Washington, July 14 : A researcher at the University of Alabama at Birmingham (UAB) believes that higher fuel prices may lead to a reduction in the deaths from road accidents.
Dr. Michael Morrisey, director of UAB's Lister Hill Center for Health Policy, says that an analysis of yearly vehicle deaths compared to gas prices suggests that fatality rates drop significantly as people slow down and drive less.
In the study report, he writes that traffic deaths could drop by more than 1,000 per month nationwide if gas remains at four dollars a gallon or higher for a year or more.
"It is remarkable to think that a percent change in gas prices can equal lives saved, which is what our data show. For every 10 percent rise in gas prices, fatalities are reduced by 2.3 percent.

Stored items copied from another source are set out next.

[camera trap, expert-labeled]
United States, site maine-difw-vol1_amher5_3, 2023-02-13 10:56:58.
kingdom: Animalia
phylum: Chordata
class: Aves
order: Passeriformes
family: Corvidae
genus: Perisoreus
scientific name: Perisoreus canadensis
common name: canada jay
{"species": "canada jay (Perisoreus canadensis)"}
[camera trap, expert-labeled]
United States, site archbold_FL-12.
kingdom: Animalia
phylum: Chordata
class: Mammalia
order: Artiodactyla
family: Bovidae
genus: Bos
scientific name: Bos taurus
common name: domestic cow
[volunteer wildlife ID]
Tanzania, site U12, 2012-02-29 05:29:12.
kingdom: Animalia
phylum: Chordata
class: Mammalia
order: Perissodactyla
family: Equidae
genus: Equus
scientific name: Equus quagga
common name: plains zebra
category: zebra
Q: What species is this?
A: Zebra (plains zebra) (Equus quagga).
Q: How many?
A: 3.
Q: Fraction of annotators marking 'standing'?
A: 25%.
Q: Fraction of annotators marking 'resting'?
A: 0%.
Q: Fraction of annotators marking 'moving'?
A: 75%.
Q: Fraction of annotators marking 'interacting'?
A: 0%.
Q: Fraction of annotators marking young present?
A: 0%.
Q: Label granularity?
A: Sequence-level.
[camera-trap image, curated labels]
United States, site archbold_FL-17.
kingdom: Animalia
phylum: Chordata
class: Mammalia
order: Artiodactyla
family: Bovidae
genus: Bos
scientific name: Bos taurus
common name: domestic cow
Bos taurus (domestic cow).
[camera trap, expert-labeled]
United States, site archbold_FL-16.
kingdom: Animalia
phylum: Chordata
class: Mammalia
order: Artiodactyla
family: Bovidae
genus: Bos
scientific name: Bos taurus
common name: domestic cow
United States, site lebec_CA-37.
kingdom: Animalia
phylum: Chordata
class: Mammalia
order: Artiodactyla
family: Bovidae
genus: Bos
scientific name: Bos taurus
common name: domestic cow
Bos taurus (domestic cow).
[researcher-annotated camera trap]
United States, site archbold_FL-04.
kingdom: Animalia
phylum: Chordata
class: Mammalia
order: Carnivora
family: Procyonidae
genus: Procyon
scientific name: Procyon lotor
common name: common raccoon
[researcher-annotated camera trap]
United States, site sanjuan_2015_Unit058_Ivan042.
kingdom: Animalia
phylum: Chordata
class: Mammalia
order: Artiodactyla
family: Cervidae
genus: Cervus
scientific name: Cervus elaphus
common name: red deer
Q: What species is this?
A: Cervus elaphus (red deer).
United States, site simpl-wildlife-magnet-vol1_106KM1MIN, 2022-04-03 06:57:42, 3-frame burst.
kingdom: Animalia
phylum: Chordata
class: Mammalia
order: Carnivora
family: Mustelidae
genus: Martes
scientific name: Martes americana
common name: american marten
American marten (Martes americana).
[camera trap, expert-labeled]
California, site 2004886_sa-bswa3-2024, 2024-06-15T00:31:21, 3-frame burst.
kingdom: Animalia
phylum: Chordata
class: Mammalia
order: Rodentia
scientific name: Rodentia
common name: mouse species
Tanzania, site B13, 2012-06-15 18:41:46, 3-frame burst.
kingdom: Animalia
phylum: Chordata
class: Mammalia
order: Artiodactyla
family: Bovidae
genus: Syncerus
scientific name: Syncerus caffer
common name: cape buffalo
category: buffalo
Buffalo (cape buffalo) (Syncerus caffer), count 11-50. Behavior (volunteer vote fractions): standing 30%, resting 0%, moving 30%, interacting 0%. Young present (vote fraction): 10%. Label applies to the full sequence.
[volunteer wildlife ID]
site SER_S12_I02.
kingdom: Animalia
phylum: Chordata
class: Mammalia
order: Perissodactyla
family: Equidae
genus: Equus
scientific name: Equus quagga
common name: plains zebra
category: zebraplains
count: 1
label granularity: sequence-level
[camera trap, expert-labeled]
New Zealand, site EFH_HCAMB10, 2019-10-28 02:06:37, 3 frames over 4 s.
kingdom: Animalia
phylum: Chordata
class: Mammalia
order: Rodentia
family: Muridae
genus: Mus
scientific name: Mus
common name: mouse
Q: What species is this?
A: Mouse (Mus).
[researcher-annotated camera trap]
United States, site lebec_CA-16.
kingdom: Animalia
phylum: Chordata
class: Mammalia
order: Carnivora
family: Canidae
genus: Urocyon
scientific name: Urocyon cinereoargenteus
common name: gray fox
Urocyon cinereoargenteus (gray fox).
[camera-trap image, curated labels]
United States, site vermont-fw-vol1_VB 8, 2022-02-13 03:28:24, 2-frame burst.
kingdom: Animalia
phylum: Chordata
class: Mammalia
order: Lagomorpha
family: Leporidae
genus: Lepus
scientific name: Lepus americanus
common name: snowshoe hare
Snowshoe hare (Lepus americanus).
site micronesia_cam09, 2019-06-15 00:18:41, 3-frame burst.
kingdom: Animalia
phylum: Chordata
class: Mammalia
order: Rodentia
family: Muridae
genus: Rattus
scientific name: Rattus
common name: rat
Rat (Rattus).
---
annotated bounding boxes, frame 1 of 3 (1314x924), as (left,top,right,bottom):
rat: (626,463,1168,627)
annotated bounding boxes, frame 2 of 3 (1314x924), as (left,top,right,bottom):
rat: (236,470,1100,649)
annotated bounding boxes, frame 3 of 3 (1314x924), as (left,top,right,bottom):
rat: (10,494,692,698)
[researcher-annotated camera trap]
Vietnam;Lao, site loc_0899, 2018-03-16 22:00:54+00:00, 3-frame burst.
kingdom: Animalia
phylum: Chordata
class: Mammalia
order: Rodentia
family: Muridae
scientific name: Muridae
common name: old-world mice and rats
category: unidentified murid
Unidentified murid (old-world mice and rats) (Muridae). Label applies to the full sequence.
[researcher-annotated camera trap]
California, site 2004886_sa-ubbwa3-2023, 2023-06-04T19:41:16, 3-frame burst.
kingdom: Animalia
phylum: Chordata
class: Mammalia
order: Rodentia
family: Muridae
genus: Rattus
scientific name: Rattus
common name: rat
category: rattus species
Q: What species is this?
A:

The effects are even more dramatic for teen drivers," Morrisey said.
For their study, the researchers took into account death rates and gas-price changes from 1985 through 2006.
Morrisey says that this study builds on a previous study that showed that lower gas prices have the opposite effect by wiping away many of lifesaving outcomes from the enactment of mandatory seatbelt laws, lower blood alcohol limits and graduated drivers licenses for youth.
The UAB-Harvard study, funded by the Robert Wood Johnson Foundation, showed that the more restrictive graduated license programs helped reduce traffic deaths by 24 percent among drivers aged 15 to 17.
Morrisey said that the calculated percent reduction in fatalities could be extrapolated to 2008 and beyond.